Gastric cancer (GC) is a type of cancer that is commonly diagnosed worldwide due to a lack of early diagnostic, prognostic and therapeutic targets for this disease. The aim of the present study was to examine the expression levels of five long non-coding RNAs, namely PTPRG antisense RNA 1 (PTPRG-AS1), forkhead box P4 antisense RNA 1 (FOXP4-AS1), bladder cancer-associated transcript 2 (BLACAT2), ZXF2 and upregulated in colorectal cancer (UCC), to study their associations with patient characteristics and assess their prognostic efficacy, in order to determine the possibility of their application as GC biomarkers.

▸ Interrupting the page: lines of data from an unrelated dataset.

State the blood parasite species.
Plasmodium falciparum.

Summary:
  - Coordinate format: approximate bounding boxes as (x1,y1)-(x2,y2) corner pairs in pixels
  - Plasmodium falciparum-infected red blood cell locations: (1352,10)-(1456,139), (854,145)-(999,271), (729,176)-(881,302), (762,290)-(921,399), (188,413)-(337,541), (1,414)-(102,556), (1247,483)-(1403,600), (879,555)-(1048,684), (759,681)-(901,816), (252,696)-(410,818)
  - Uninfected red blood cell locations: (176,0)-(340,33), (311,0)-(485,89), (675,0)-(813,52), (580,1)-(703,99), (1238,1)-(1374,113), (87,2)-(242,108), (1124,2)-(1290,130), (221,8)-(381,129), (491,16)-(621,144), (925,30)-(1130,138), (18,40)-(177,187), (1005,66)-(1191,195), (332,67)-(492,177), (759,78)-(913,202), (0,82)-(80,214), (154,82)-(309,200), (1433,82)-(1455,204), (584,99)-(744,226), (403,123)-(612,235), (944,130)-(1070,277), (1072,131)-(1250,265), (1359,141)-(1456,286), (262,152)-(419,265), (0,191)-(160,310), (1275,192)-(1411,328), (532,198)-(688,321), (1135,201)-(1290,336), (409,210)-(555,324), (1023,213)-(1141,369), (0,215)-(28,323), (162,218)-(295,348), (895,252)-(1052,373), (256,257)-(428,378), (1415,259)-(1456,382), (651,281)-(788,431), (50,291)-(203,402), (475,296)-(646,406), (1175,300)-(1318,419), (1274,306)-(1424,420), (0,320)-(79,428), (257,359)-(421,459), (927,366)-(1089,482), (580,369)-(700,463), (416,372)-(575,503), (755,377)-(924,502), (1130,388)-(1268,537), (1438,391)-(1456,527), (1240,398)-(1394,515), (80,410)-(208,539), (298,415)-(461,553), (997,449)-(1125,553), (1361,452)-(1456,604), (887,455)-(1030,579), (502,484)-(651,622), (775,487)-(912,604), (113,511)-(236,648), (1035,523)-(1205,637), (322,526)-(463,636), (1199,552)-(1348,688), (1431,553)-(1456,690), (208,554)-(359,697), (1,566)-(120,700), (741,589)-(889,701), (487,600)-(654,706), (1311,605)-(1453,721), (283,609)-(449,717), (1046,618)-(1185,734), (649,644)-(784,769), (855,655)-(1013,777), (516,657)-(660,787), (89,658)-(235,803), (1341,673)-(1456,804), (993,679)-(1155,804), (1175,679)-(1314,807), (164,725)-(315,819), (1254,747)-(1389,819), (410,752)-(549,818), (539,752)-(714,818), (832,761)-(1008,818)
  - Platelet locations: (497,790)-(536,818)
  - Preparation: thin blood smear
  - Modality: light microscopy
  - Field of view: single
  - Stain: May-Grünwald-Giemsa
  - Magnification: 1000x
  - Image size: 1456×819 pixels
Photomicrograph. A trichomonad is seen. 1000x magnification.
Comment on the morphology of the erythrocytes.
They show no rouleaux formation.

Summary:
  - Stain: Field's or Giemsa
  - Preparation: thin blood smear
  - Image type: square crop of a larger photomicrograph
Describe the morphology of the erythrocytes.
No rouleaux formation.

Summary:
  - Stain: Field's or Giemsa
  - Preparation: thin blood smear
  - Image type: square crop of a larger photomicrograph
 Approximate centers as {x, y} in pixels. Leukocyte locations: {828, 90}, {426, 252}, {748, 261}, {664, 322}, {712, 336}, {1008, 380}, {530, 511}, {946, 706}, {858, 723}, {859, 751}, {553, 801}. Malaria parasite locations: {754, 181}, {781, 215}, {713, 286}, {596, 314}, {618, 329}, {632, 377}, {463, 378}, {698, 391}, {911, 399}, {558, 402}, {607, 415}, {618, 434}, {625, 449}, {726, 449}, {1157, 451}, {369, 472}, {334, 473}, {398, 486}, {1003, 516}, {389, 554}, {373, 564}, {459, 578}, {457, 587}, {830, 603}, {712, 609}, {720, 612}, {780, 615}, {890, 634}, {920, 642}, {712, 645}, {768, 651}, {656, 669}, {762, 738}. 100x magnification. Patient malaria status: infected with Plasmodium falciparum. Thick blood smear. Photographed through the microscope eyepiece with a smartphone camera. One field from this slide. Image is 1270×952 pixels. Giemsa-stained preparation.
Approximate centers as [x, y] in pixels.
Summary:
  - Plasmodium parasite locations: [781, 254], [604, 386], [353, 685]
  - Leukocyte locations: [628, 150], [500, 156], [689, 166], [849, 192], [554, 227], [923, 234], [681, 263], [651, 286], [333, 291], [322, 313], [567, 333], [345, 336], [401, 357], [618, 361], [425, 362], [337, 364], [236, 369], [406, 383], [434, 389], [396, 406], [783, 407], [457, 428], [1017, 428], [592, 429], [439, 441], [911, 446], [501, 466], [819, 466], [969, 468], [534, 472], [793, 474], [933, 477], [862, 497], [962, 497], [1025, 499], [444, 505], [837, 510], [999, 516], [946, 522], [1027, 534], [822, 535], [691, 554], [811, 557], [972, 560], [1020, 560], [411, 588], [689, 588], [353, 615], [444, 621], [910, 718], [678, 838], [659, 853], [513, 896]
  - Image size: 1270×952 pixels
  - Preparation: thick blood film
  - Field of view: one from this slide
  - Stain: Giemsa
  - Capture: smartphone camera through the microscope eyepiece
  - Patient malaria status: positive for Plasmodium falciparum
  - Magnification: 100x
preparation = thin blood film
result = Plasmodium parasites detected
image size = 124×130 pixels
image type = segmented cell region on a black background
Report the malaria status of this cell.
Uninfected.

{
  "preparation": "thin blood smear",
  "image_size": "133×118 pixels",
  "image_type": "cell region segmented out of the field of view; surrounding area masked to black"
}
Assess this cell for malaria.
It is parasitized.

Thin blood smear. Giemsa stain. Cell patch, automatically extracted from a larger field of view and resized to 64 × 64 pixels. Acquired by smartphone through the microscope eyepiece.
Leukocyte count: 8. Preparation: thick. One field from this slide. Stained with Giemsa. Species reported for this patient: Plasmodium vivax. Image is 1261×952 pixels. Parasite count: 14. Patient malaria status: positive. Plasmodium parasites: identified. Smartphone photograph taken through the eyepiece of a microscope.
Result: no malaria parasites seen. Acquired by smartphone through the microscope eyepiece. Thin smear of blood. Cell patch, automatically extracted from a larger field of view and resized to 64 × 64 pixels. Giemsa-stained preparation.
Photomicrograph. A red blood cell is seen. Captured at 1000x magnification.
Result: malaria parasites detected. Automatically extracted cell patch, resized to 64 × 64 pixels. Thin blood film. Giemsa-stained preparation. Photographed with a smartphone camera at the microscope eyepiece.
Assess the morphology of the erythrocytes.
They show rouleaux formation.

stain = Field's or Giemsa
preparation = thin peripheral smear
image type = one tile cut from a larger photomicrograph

The expression levels of long non-coding RNAs (lncRNAs) were determined by reverse transcription-quantitative PCR analysis of 61 pairs of GC tissues and adjacent healthy gastric mucosa tissues and GC cell lines. The Chi-square test was conducted to assess the associations of lncRNA expression levels with clinical characteristics of patients. The effect of UCC on GC cell proliferation was determined using functional experiments. The prognostic efficacy of FOXP4-AS1, BLACAT2 and UCC were examined in the Gene Expression Profiling Interactive Analysis database and those of PTPRG-AS1 were examined in the Kaplan Meier Plot database. Gene alteration frequencies of PTPRG-AS1 and BLACAT2 in GC were identified using the cBioPortal for Cancer Genomics. PTPRG-AS1, FOXP4-AS1, BLACAT2, ZXF2 and UCC were found to be upregulated in GC cell lines and GC tissues compared with adjacent normal tissues. PTPRG-AS1 and ZXF2 expression levels were associated with the expression status of the cell proliferation marker Ki67. UCC promoted the proliferation of GC cells and was associated with lymph node metastasis. Increased expression of FOXP4-AS1 indicated a favorable outcome in terms of disease-free survival, whereas high expression of PTPRG-AS1 was associated with poor survival rates for patients in different GC risk groups. BLACAT2 gene mutation was associated with poor disease-free survival outcome for patients with GC. The results suggest that PTPRG-AS1, FOXP4-AS1, BLACAT2, ZXF2 and UCC are potential biomarkers for the detection of GC at the molecular level and may be used as potential targets for GC therapy. The individual roles of these lncRNAs may be utilized for prognostic predictions.